Matter of Mazzei v Hevesi
2007 NY Slip Op 08828 [45 AD3d 1103]
November 15, 2007
Appellate Division, Third Department
Published by New York State Law Reporting Bureau pursuant to Judiciary Law § 431.
As corrected through Wednesday, January 16, 2008


In the Matter of Robert V. Mazzei, Petitioner, v Alan G. Hevesi, as State Comptroller, Respondent.

[*1] Bartlett, McDonough, Bastone & Monaghan, L.L.P., White Plains (John L. Leifert of counsel), for petitioner.

Andrew M. Cuomo, Attorney General, Albany (William E. Storrs of counsel), for respondent.

Cardona, P.J. Proceeding pursuant to CPLR article 78 (transferred to this Court by order of the Supreme Court, entered in Albany County) to review a determination of respondent which denied petitioner's application for accidental disability retirement benefits.

On December 11, 1999 petitioner, a former police detective, was examining a utility pole to see if it had been damaged at the scene of a motor vehicle accident when his own police car was struck by another vehicle, causing it to slam into the car that had been involved in the initial accident, which then pinned petitioner against the utility pole. Petitioner did not return to work and subsequently applied for accidental disability retirement benefits. The application was initially disapproved on the basis that petitioner was not permanently incapacitated for the performance of his duties. Petitioner requested a hearing and redetermination, at the conclusion of which the Hearing Officer found that the incident was an accident within the definition of the Retirement and Social Security Law (see e.g. Retirement and Social Security Law § 363) and that petitioner was in fact permanently incapacitated for the performance of his duties. However, the Hearing Officer also found that petitioner had failed to prove that the accident was the competent [*2]producing cause of his disability and denied the application on that basis. Respondent upheld the Hearing Officer's determination and this CPLR article 78 proceeding ensued.

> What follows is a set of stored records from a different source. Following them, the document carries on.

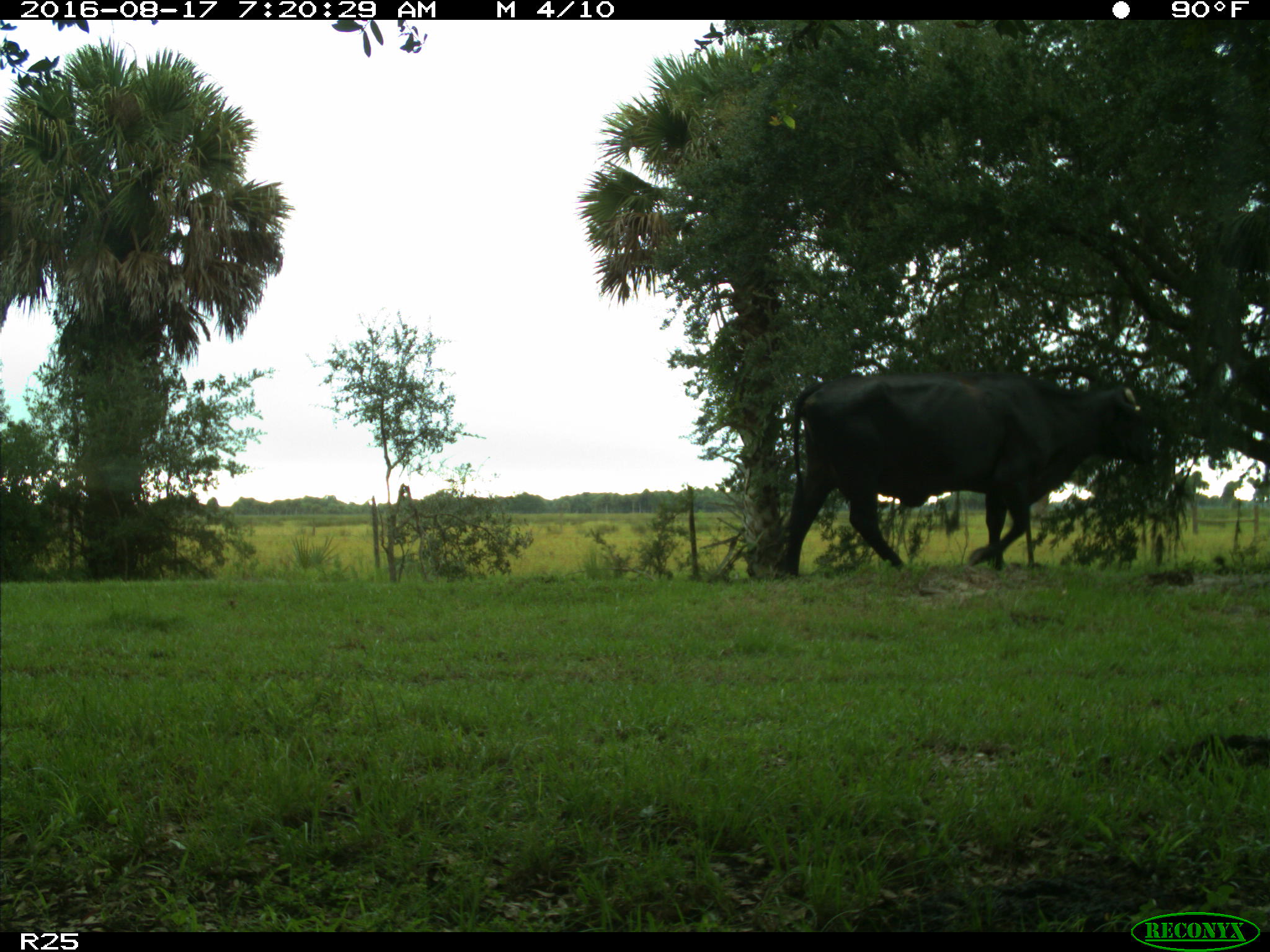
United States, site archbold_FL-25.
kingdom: Animalia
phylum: Chordata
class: Mammalia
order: Artiodactyla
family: Bovidae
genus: Bos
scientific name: Bos taurus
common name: domestic cow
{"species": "Bos taurus (domestic cow)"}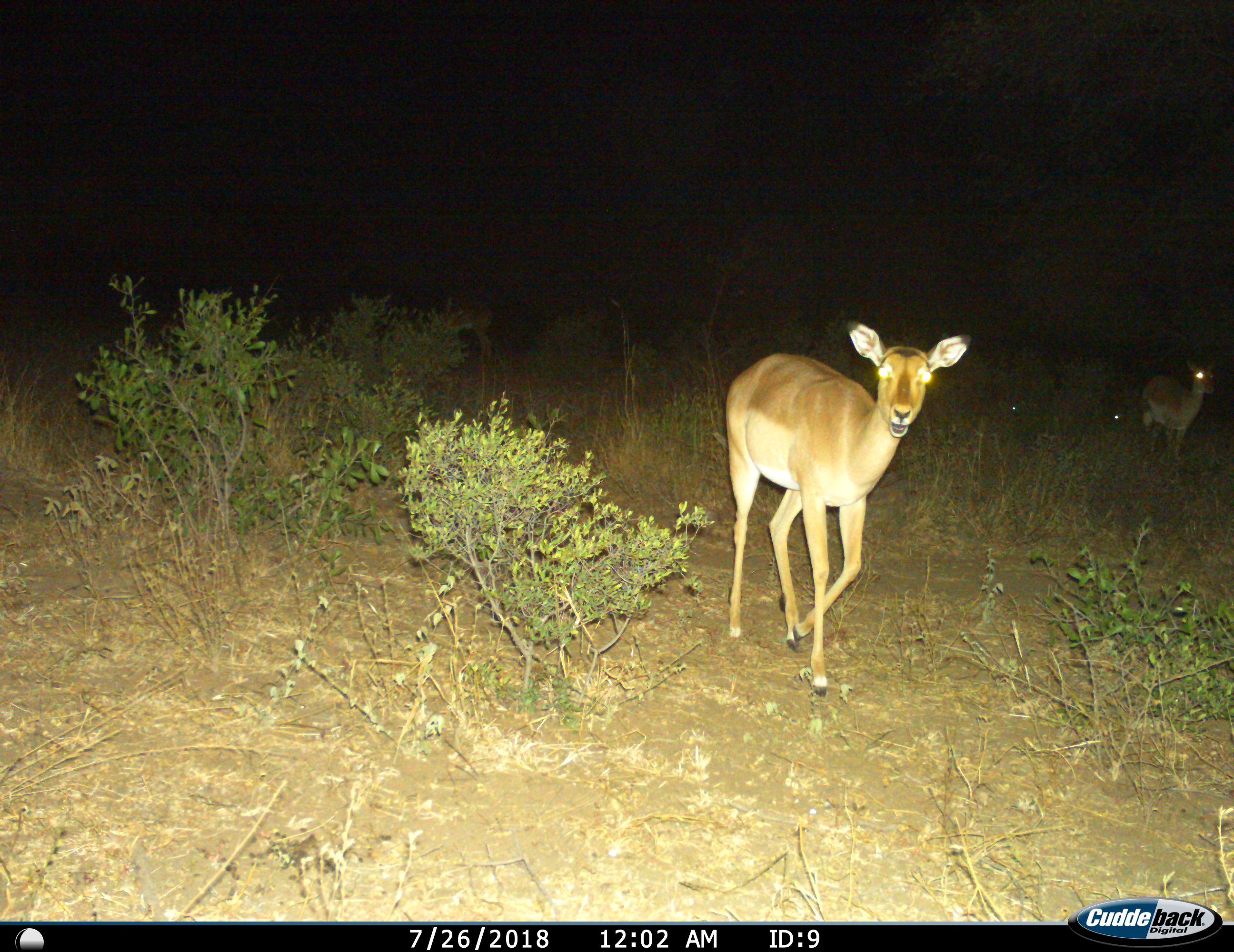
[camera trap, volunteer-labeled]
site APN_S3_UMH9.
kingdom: Animalia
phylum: Chordata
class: Mammalia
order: Artiodactyla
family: Bovidae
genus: Aepyceros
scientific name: Aepyceros melampus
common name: impala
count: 2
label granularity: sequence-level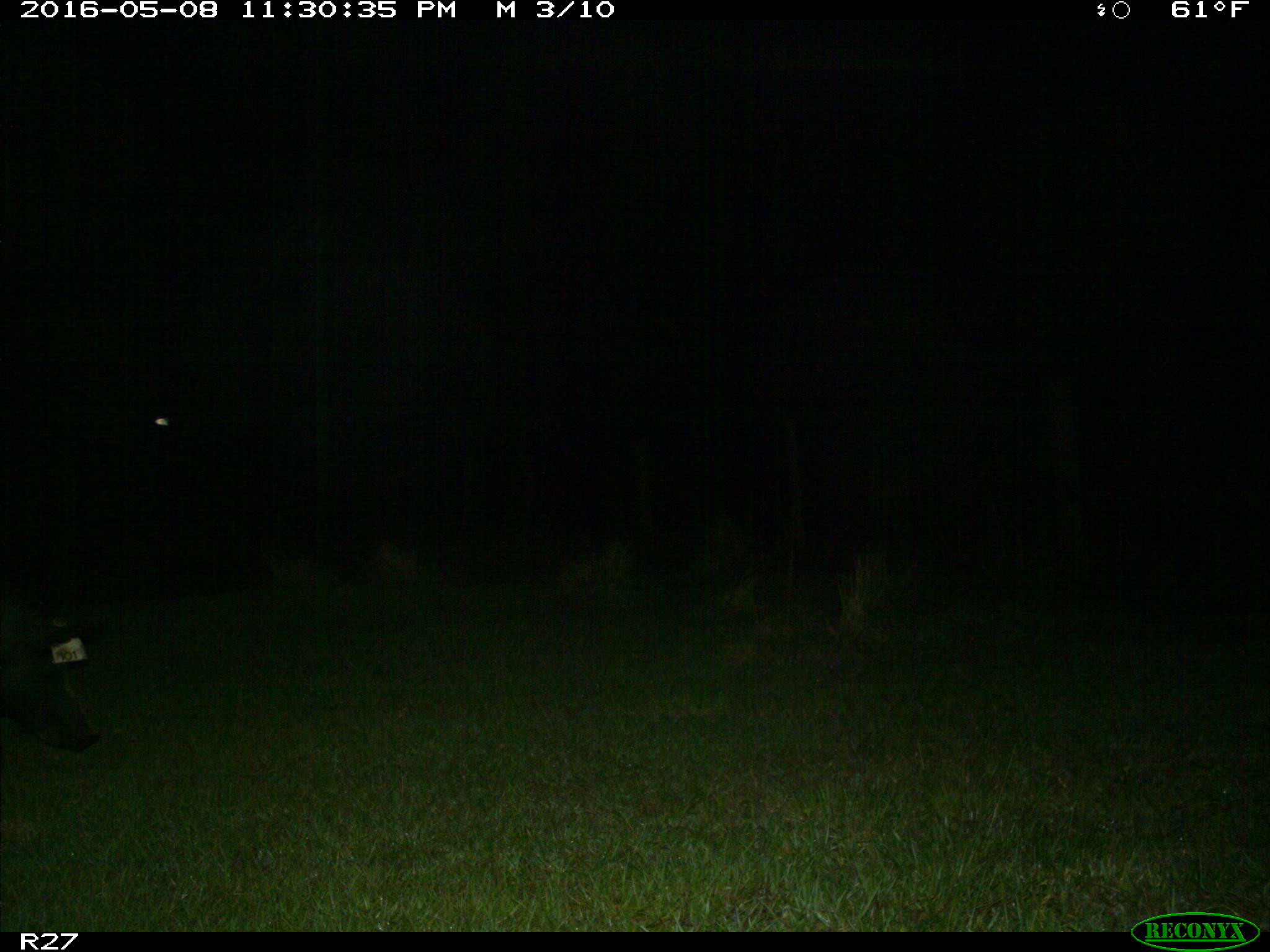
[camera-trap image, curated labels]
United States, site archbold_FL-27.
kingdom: Animalia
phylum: Chordata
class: Mammalia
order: Artiodactyla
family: Suidae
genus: Sus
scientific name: Sus scrofa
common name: wild boar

We confirm. The medical evidence as to the cause of petitioner's disability was conflicting and respondent was free to weigh the evidence and credit one expert's opinion over that of another (see Matter of Longendyke v Regan, 195 AD2d 695, 696 [1993]). Petitioner relies upon the expert evidence offered on his behalf, which indicated that the injuries sustained in the accident exacerbated preexisting conditions that had been asymptomatic prior thereto and that his current permanent conditions were indirectly causally related to the injuries sustained in the accident. However, the orthopedist who examined petitioner on behalf the New York State Employees' Retirement System determined that neither the knee replacement nor the back surgery undergone by petitioner after the accident were attributable to the accident. The orthopedist also testified that while these physical problems resulted in petitioner being permanently incapacitated, they were not worsened or exacerbated by the accident. In reaching these conclusions, the orthopedist relied upon, among other things, medical records indicating that petitioner never complained of lower back pain until more than two years after the accident and that his left knee did not sustain a traumatic injury at the time of the accident.

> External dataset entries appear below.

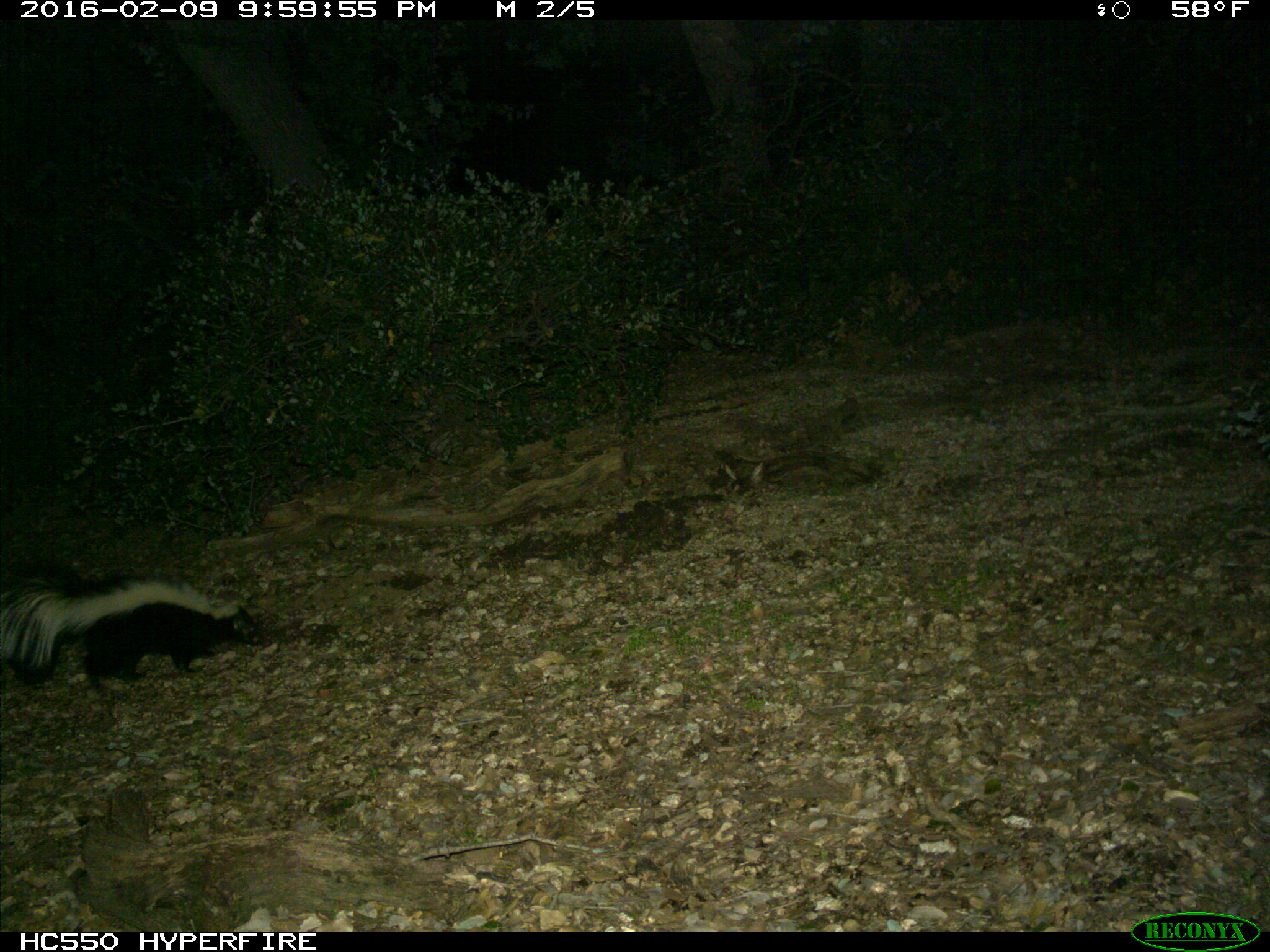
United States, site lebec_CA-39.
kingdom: Animalia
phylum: Chordata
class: Mammalia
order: Carnivora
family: Mephitidae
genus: Mephitis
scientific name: Mephitis mephitis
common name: striped skunk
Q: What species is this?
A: Mephitis mephitis (striped skunk).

Contrary to petitioner's suggestion, the record reveals that the orthopedist did take into account the possibility of preexisting conditions being aggravated by the accident (cf. Matter of Sanchez v New York State & Local Police & Fire Retirement Sys., 208 AD2d 1027, 1028 [1994]), but specifically discounted such a result based on the medical records before her. Given these facts, we conclude that there was substantial evidence to support respondent's conclusion that petitioner failed to sustain his burden of establishing that his disabling conditions were caused by the accident (see Matter of Conkling v Hevesi, 42 AD3d 630, 632 [2007]; Matter of Torella v New York State & Local Retirement Sys., 236 AD2d 684, 685 [1997], lv denied 89 NY2d 816 [1997]). Accordingly, the determination must be upheld.

Petitioner's remaining contentions have been considered and rejected as unpersuasive.

Crew III, Peters, Spain and Carpinello, JJ., concur. Adjudged that the determination is confirmed, without costs, and petition dismissed.